*EXERCISE PROMPT*
Return the data below verbatim, with the text only and the pictures left out.

*TASK DATA*
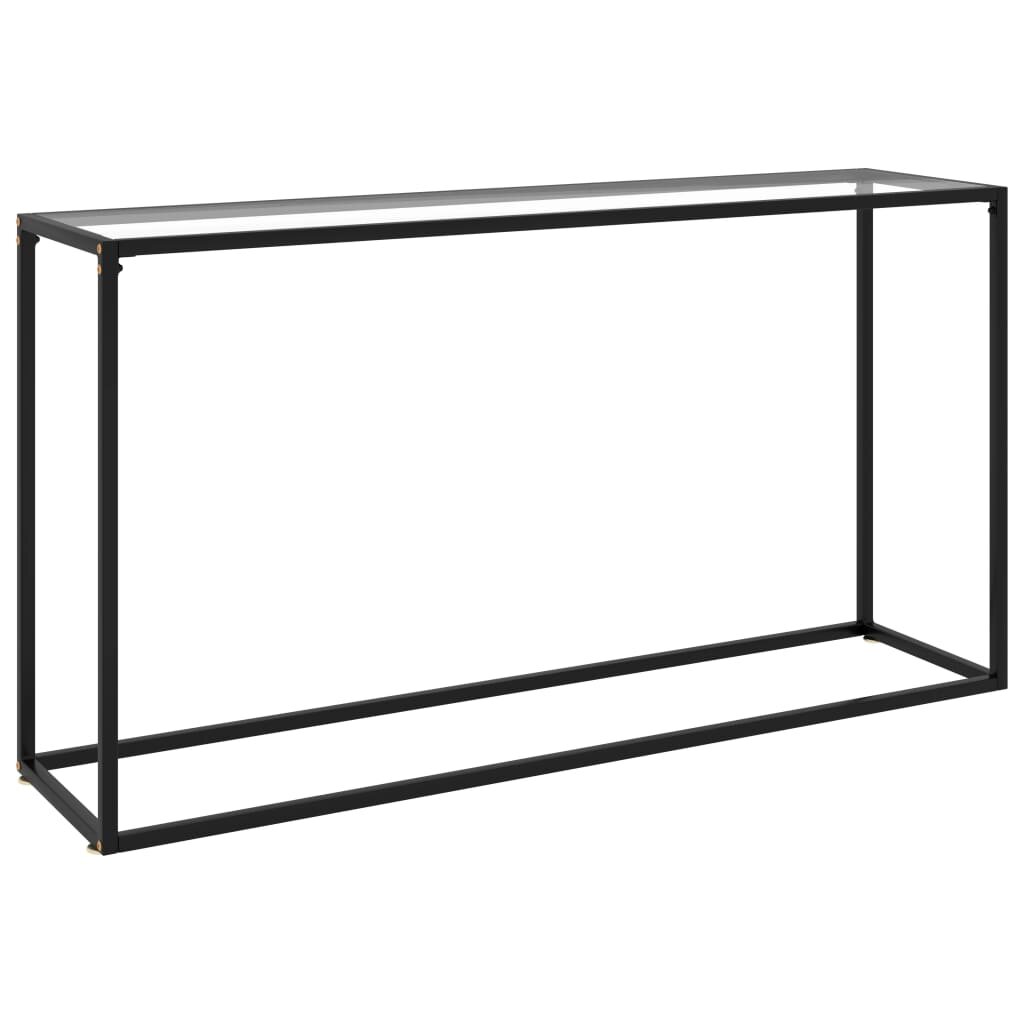 

Console Table Transparent 55.1"x13.8"x29.5" Tempered Glass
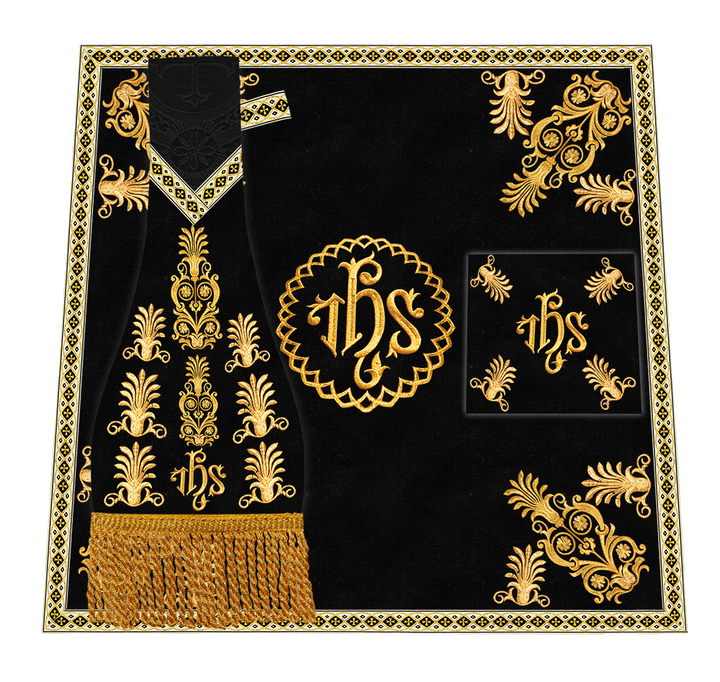 Embroidered Motif and Trims Mass Set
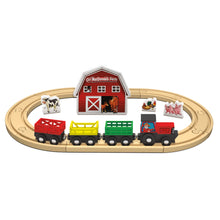 Load image into Gallery viewer, Old Macdonald&#39;s Farm Tractor Train Play Set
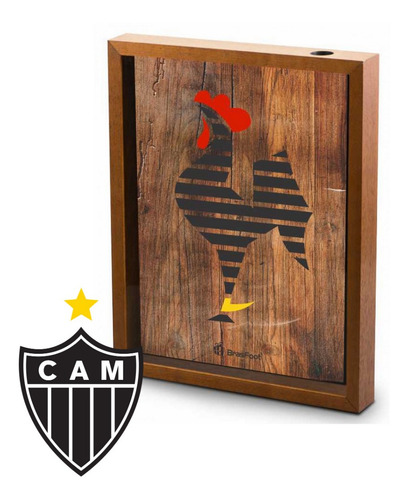 Quadro Porta Tampinha Bebida Cerveja 40x30 Altético Mineiro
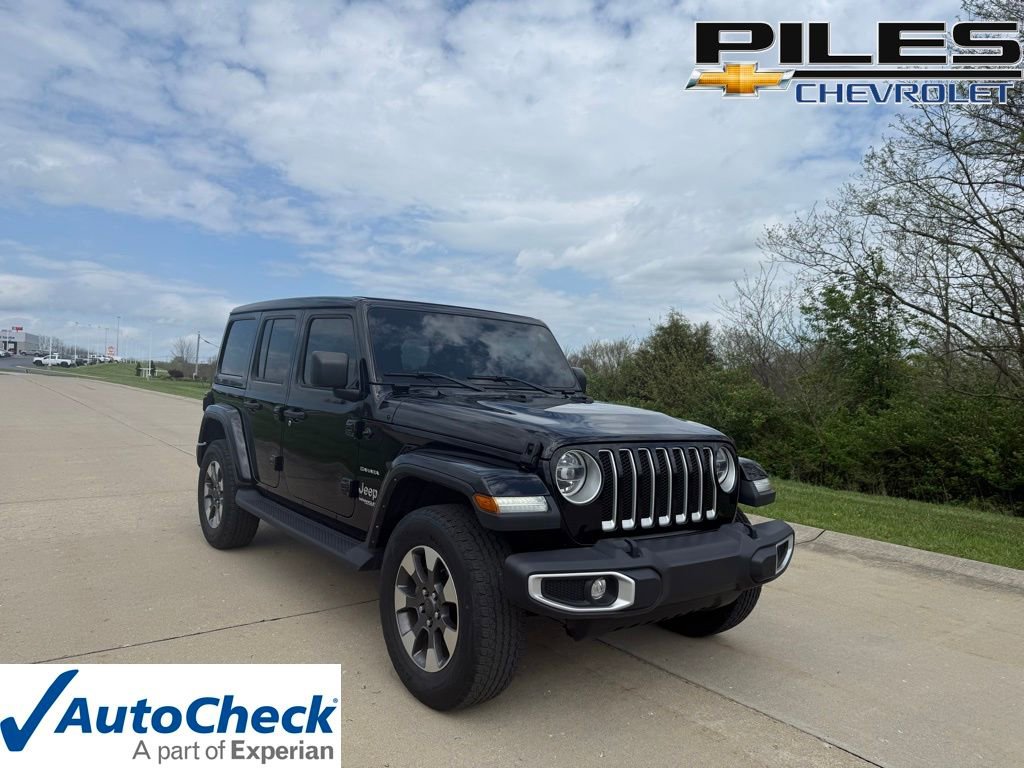 Used 2022 Jeep Wrangler Unlimited Sahara w/ LED Lighting Group image 1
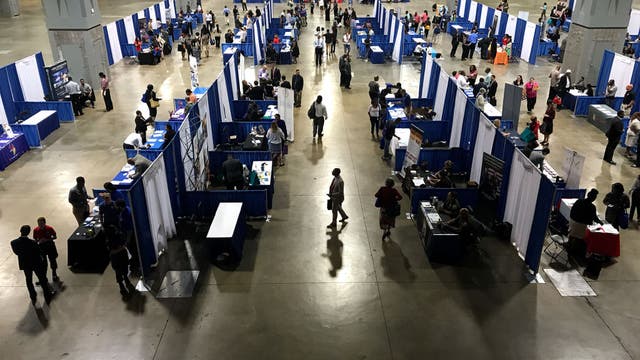 US hiring slows but unemployment rate hits fresh 50-year low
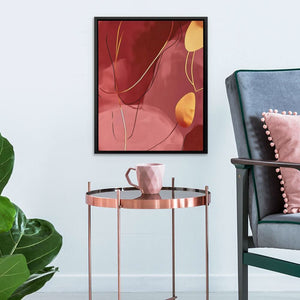 Whispers of Red - Canvas Print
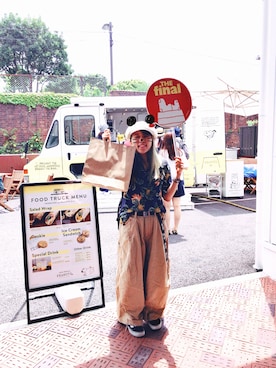 志緒莉＄さん（レディース・154cm）の夏コーディネート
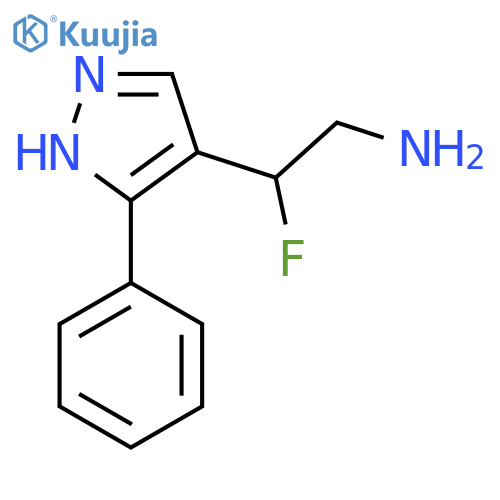 2-fluoro-2-(3-phenyl-1H-pyrazol-4-yl)ethan-1-amine structure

*ANSWER*
Console Table Transparent 55.1"x13.8"x29.5" Tempered Glass
 Embroidered Motif and Trims Mass Set
 Load image into Gallery viewer, Old Macdonald&#39;s Farm Tractor Train Play Set
 Quadro Porta Tampinha Bebida Cerveja 40x30 Altético Mineiro
 Used 2022 Jeep Wrangler Unlimited Sahara w/ LED Lighting Group image 1
 US hiring slows but unemployment rate hits fresh 50-year low
 Whispers of Red - Canvas Print
 志緒莉＄さん（レディース・154cm）の夏コーディネート
 2-fluoro-2-(3-phenyl-1H-pyrazol-4-yl)ethan-1-amine structure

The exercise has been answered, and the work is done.